EJERCICIO PROPUESTO 1:
¿Concuerdan con el texto estas afirmaciones? (a) Gustavo Pérez presentará este verano una exposición en el Seminario de Cultura Mexicana. (b) En octubre habrá diez piezas suyas en la reinauguración de la Fundación Cartier. (c) La frase atribuida a Paul Eluard figura con certeza en la obra del poeta. Responde sí o no a cada una y cita entre comillas las palabras del texto que lo deciden.
EJERCICIO PROPUESTO 2:
Reescribe el texto desde "Hay una frase" hasta "uno de ellos).", ambos incluidos, y sustituye "poeta" por "escritor".

**** TEXTO ****

Gustavo Pérez vuelve a ser noticia. Presentará una exposición este verano en el Seminario de Cultura Mexicana en Ciudad de México, y en octubre diez piezas suyas estarán presentes en la reinauguración de la Fundación Cartier, en el Palais Royal, en París. En Francia, en particular, donde hizo una residencia artística, lo consideran un artista mayor. Y eso es.
23 de junio de 2025
Gustavo Pérez, el ceramista
20 de junio de 2025
Coincidencias I
Las coincidencias son inquietantes, quizá por inexplicables. Es inevitable pensar que son hechos y mensajes cifrados que no podemos revelar.
Hay una frase atribuida a Paul Eluard, aunque al parecer no se encuentra en la obra del poeta: Il n'y a pas de hasards, il n'y a que des rendez-vous.* Y su autoría es tan sospechosa que la he visto endosada al menos a otros tres autores (Borges es uno de ellos).

**** FILAS PROPORCIONADAS ****

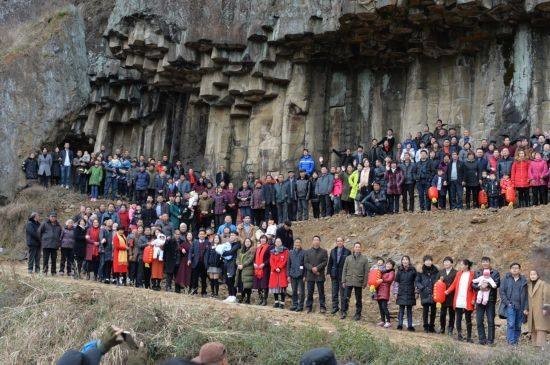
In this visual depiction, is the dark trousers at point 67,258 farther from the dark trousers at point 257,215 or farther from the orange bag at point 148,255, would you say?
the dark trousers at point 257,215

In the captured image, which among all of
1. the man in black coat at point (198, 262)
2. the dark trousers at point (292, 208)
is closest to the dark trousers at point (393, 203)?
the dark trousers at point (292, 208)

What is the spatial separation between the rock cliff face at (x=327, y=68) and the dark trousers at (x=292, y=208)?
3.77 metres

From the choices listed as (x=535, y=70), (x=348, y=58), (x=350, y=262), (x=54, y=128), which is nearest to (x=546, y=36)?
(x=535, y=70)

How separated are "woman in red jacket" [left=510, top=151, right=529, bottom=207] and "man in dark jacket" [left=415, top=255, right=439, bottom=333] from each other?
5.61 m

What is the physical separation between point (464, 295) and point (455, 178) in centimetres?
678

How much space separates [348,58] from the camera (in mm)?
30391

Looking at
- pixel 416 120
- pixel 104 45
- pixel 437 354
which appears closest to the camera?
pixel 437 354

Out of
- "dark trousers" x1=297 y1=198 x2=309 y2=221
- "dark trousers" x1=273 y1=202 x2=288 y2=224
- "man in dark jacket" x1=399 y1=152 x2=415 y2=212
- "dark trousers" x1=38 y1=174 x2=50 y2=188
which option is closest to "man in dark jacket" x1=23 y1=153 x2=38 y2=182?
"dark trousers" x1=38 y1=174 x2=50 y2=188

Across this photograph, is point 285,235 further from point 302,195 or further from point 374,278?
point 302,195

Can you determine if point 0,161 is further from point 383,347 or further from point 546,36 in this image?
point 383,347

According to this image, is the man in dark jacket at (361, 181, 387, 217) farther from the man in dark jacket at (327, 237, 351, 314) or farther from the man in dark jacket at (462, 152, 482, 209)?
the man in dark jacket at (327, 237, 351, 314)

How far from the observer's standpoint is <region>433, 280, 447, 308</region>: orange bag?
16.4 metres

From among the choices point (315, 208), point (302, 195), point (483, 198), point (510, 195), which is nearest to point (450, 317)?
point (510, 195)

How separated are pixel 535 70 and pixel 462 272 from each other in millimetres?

****

RESPUESTA COMPLETA 1:
(a) Sí: "Presentará una exposición este verano en el Seminario de Cultura Mexicana en Ciudad de México".
(b) Sí: "en octubre diez piezas suyas estarán presentes en la reinauguración de la Fundación Cartier".
(c) No: "al parecer no se encuentra en la obra del poeta".

RESPUESTA COMPLETA 2:
Hay una frase atribuida a Paul Eluard, aunque al parecer no se encuentra en la obra del escritor: Il n'y a pas de hasards, il n'y a que des rendez-vous.* Y su autoría es tan sospechosa que la he visto endosada al menos a otros tres autores (Borges es uno de ellos).